-- start EXCERPTED RECORDS --

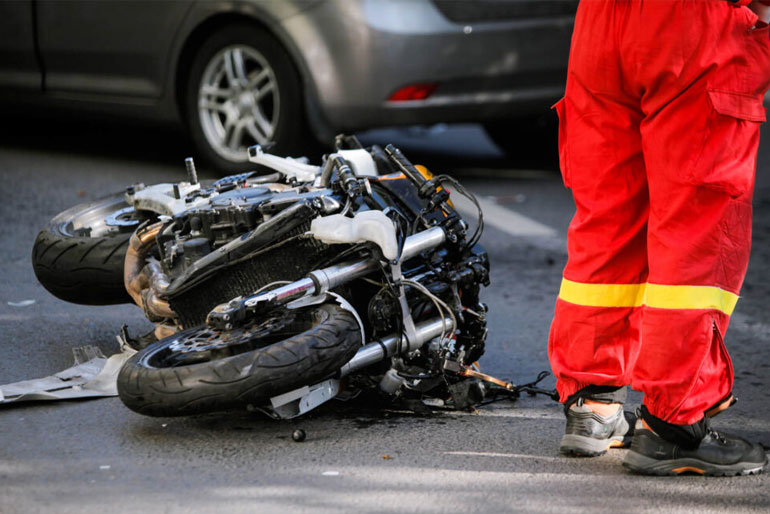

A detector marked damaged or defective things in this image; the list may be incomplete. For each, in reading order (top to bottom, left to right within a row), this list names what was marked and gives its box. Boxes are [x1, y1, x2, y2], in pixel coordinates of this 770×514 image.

broken fairing piece [246, 144, 318, 182]
broken fairing piece [308, 208, 400, 260]
broken fairing piece [0, 342, 136, 402]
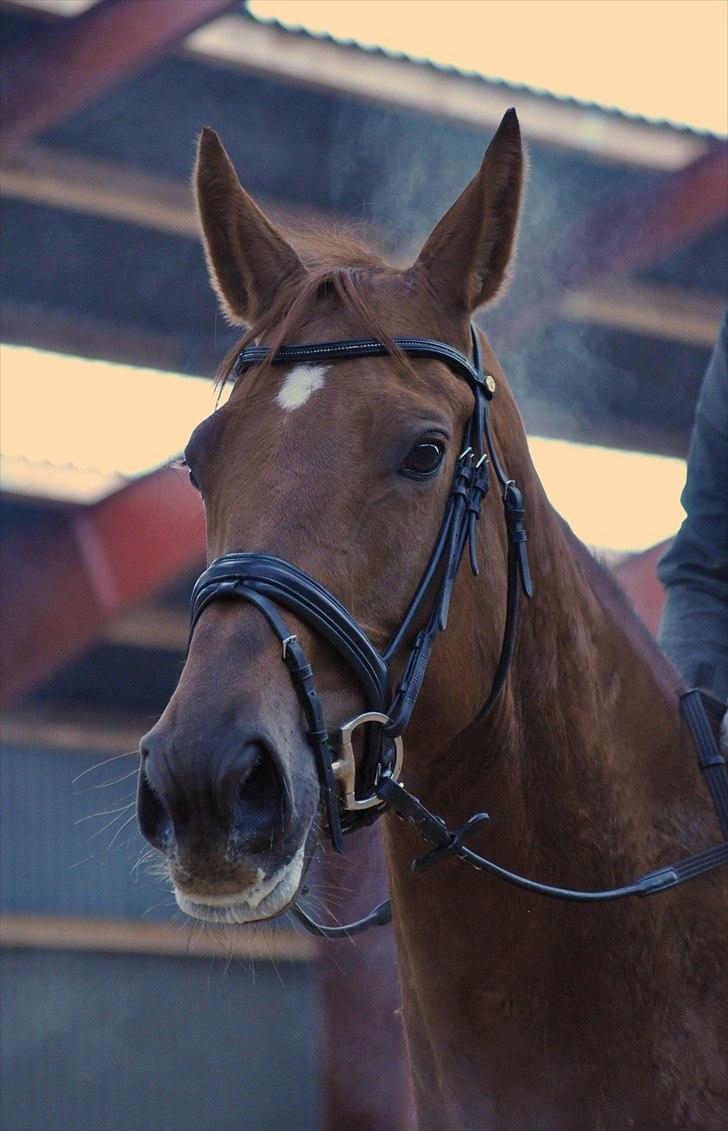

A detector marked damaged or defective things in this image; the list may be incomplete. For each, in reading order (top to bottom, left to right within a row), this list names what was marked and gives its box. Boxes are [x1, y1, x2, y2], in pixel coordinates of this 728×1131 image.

rusty beam [0, 0, 238, 150]
rusty beam [0, 465, 204, 696]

-- end EXCERPTED RECORDS --

Can you reproduce all of the data above word for word, leaving out the pictures?

RESULT FOR THIS TASK:
A detector marked damaged or defective things in this image; the list may be incomplete. For each, in reading order (top to bottom, left to right within a row), this list names what was marked and gives its box. Boxes are [x1, y1, x2, y2], in pixel coordinates of this 770×514 image.

broken fairing piece [246, 144, 318, 182]
broken fairing piece [308, 208, 400, 260]
broken fairing piece [0, 342, 136, 402]

A detector marked damaged or defective things in this image; the list may be incomplete. For each, in reading order (top to bottom, left to right within a row), this list names what was marked and gives its box. Boxes are [x1, y1, x2, y2], in pixel coordinates of this 728×1131 image.

rusty beam [0, 0, 238, 150]
rusty beam [0, 465, 204, 696]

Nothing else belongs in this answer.